**PROBLEMS AND TASKS:**
**A.** From the pricing case study, quote the stretch from "The structure operates" through "reflects quick access.".
**B.** In the pricing case study, how long did the video on the second ad's page run?
**C.** Based on the pricing case study, explain how the writer determined that the two purchases were the same product.

CASE STUDY CS-003

Entry Path Framing & Attention-Based Pricing

How identical products command different prices when attention investment and entry path framing alter perceived value, without altering the underlying offer

This case study demonstrates how identical products can command different prices when attention investment and entry path framing alter perceived value, without altering the underlying offer.

What Happened

I encountered two separate advertisements for what appeared to be different products. Both ads promoted solutions to the same problem. Both used similar language about results and transformation. Both directed me to click through for more information.

I clicked the first ad. It took me to a static sales page with text, images, and a purchase button. The price was $27. The page loaded instantly. I could scan the content in under two minutes. The purchase option was immediately visible.

I clicked the second ad. It took me to a page with a video player. The video began automatically. A voice explained the problem, told a story, shared credentials, and built toward a solution. The video ran for eighteen minutes. No purchase option appeared until the video concluded. When it did, the price was $67.

I examined both products after purchase. The login credentials took me to the same member area. The same modules appeared in the same order. The same instructor delivered the same content. The file names matched. The delivery platform was identical.

Context

Platform: ClickBank affiliate offers

Product type: Digital course / information product

Ad source: Two different affiliate campaigns

Observation period: Single purchase session, same day

Price difference: $40 (148% markup from Variant A to Variant B)

How It Works

The structure operates through separated entry points that lead to the same destination. Each entry point creates a different psychological pathway to the purchase decision.

The static page path minimizes time investment. It presents the offer, states the benefits, shows the price, and provides immediate access to purchase. The cognitive load remains low. The decision window is short. The price reflects quick access.

The video sales letter path maximizes time investment. It requires sustained attention, builds narrative legitimacy through storytelling, establishes authority through credentials and testimonials, and delays the purchase option until full exposure occurs. The cognitive load increases. The decision window extends. The price reflects extended engagement.

The product itself does not change between paths. The core promise remains identical. The delivery mechanism stays constant. The legal disclaimers match word-for-word. The fulfillment platform shows no variation.

What changes is the entry experience, the time invested, the narrative exposure, and the price.

**GIVEN RECORDS:**

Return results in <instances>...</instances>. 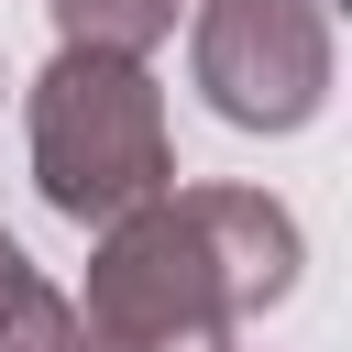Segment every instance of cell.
* * *
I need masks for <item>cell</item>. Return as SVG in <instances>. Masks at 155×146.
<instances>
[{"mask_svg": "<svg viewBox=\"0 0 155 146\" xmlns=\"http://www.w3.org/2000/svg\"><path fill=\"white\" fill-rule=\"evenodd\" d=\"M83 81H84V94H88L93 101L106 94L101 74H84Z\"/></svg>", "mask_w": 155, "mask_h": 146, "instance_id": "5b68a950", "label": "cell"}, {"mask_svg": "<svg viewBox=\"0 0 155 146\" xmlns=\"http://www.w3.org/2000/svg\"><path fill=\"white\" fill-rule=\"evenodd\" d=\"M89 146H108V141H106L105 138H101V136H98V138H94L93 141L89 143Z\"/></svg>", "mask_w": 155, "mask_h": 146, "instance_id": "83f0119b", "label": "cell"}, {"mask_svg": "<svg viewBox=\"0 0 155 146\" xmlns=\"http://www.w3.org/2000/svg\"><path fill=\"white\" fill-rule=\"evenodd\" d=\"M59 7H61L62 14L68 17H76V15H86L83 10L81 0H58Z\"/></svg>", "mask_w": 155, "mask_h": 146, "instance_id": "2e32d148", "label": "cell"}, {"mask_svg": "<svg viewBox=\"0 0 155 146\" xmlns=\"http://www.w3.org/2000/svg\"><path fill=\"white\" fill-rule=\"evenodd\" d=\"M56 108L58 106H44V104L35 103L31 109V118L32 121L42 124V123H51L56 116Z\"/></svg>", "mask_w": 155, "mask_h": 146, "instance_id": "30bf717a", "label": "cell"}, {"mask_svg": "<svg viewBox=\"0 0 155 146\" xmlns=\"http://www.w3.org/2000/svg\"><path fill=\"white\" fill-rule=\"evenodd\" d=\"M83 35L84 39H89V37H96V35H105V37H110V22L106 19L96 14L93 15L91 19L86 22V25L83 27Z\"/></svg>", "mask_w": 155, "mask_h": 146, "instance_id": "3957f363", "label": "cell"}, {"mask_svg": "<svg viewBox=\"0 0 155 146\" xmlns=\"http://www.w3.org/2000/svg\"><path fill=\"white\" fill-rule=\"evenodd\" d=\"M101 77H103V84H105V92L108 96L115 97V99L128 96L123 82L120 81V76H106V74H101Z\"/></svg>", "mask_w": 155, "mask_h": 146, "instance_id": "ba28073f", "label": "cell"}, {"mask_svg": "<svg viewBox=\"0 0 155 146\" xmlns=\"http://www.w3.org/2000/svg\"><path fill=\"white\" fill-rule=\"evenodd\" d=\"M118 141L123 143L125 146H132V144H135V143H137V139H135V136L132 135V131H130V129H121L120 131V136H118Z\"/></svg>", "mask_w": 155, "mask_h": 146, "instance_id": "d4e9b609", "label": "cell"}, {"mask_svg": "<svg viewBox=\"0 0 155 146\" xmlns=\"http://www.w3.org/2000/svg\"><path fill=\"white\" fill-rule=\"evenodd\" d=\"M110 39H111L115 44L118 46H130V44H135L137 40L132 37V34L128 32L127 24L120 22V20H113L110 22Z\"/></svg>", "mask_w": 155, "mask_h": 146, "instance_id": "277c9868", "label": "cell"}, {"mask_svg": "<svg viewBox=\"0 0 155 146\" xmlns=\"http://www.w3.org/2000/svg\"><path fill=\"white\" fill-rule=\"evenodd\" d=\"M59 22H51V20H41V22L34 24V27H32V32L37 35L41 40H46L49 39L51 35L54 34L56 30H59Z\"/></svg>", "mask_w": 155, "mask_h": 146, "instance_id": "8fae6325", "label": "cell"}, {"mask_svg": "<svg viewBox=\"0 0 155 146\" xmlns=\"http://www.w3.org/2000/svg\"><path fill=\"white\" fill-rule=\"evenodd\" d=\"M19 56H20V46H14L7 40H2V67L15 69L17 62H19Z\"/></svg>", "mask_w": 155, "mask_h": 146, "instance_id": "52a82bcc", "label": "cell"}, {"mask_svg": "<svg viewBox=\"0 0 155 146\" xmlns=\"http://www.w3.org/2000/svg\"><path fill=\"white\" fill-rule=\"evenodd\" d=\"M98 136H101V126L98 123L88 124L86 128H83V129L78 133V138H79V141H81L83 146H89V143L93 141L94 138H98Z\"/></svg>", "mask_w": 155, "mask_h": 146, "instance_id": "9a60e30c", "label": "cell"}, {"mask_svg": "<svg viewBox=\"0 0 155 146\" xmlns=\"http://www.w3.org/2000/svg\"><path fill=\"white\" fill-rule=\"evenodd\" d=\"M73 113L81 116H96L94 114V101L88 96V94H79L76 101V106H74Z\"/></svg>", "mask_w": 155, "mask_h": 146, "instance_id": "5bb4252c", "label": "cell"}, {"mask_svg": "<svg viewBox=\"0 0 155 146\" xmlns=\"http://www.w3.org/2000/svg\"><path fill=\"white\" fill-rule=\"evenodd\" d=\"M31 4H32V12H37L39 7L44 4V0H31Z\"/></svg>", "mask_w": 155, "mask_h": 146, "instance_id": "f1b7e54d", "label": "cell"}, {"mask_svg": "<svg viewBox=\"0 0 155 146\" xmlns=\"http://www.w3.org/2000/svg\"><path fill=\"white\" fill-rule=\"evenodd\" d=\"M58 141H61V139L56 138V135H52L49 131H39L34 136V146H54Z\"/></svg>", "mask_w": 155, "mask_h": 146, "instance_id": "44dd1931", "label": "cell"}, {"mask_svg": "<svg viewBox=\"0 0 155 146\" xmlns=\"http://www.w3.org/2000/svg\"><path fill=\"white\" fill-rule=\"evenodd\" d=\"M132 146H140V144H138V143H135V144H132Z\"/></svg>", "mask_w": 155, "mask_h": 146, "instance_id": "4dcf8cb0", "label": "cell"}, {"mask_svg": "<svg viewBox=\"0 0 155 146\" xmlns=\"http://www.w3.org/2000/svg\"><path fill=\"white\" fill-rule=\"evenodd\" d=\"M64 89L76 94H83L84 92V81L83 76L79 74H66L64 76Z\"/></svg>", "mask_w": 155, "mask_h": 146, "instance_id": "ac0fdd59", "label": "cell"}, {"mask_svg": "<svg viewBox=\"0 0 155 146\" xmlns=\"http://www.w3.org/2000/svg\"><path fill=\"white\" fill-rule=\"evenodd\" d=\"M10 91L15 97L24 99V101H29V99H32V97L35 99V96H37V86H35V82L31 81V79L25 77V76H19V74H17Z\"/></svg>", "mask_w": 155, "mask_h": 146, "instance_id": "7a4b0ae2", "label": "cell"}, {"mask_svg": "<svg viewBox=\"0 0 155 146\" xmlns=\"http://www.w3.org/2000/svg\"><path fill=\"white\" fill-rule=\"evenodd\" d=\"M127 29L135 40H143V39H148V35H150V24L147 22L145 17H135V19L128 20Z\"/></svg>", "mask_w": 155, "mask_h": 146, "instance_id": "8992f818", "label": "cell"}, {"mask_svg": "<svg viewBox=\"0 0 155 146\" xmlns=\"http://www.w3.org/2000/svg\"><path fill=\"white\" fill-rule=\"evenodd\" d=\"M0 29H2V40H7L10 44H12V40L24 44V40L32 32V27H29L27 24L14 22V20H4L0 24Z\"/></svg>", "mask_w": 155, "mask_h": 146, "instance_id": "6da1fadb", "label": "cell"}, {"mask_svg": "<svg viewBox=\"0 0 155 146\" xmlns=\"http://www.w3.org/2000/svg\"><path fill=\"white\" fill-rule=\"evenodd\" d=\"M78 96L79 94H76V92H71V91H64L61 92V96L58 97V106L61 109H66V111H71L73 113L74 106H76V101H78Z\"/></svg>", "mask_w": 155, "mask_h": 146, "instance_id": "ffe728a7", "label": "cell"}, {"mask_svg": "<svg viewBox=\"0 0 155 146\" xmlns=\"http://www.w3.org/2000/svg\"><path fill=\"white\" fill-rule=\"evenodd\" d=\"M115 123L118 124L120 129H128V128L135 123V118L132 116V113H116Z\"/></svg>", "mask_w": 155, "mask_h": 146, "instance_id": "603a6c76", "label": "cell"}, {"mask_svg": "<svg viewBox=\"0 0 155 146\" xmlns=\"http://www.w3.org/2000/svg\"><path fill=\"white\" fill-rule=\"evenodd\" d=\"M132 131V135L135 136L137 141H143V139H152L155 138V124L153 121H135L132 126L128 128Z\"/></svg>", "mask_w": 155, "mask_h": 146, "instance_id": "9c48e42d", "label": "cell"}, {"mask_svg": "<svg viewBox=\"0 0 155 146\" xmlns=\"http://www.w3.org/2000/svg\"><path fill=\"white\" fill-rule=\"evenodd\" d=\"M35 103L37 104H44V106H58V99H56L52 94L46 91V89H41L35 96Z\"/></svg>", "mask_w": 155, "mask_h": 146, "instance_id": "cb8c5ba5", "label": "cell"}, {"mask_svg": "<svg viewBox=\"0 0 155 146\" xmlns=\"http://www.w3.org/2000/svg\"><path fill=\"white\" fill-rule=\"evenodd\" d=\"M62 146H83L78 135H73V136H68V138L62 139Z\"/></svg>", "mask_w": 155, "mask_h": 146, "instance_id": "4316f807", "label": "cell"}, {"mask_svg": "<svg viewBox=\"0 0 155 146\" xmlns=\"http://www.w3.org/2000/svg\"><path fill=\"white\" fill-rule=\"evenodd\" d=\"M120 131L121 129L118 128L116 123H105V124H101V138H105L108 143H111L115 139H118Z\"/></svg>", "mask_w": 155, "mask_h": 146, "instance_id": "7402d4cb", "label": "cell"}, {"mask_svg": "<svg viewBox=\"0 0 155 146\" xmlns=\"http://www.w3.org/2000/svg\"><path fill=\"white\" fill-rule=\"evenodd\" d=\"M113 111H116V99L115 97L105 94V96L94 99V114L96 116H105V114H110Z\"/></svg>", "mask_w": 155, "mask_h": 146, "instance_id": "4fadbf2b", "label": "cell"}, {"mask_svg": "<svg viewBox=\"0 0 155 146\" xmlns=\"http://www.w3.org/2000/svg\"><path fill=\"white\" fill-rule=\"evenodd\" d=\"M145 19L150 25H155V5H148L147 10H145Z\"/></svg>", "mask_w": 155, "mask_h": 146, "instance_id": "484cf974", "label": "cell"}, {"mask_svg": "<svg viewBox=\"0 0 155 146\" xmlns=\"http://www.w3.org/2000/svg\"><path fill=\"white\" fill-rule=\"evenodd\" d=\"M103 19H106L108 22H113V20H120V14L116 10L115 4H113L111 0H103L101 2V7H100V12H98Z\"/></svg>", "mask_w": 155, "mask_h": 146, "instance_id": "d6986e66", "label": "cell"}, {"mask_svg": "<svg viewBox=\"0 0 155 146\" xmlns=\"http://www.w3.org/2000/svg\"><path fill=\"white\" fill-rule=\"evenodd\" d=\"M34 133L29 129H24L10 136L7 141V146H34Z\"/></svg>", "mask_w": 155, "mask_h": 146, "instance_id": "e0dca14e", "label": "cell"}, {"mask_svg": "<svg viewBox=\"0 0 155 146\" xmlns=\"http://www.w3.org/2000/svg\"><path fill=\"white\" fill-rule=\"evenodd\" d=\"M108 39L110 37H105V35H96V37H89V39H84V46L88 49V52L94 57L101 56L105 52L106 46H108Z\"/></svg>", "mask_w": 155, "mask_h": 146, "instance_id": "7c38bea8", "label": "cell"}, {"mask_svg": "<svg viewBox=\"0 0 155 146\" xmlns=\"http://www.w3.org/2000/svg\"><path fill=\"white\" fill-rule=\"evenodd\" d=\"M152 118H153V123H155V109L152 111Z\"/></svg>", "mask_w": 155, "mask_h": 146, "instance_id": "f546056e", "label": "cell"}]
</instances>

**ANSWERS PER TASK:**
**A.**
The structure operates through separated entry points that lead to the same destination. Each entry point creates a different psychological pathway to the purchase decision.

The static page path minimizes time investment. It presents the offer, states the benefits, shows the price, and provides immediate access to purchase. The cognitive load remains low. The decision window is short. The price reflects quick access.

**B.** Eighteen minutes.

**C.** After buying both, the writer found that the login credentials led to the same member area, with the same modules in the same order and the same instructor delivering the same content. The file names matched, and the delivery platform was identical.